◆ Provided records ◆
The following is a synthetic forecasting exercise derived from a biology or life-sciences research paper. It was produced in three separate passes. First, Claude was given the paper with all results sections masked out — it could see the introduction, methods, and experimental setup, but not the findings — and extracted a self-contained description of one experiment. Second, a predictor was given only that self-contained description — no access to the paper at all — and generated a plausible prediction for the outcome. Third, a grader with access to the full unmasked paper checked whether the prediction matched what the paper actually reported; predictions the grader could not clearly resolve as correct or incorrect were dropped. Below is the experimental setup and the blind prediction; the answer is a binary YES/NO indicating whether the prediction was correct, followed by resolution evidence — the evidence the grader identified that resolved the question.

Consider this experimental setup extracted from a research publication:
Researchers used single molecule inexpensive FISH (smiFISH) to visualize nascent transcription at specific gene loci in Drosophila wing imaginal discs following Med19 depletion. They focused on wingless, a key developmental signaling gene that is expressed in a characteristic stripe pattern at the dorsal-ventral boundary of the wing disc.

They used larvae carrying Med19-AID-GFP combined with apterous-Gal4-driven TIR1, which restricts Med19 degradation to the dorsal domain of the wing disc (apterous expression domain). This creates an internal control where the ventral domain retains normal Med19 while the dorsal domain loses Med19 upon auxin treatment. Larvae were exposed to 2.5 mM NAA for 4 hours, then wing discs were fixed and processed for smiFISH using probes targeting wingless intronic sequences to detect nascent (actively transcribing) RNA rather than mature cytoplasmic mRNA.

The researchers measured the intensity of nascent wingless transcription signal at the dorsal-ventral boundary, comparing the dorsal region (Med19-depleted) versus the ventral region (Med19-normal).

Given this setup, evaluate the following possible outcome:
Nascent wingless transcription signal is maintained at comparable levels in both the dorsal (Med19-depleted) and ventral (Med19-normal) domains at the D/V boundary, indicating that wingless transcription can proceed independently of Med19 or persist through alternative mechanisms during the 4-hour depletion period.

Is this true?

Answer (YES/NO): NO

◆ Aim of the exercise ◆
Search each line of the listing for the word "extracted", then state how many lines contain it and nothing else.

◆ Reply ◆
2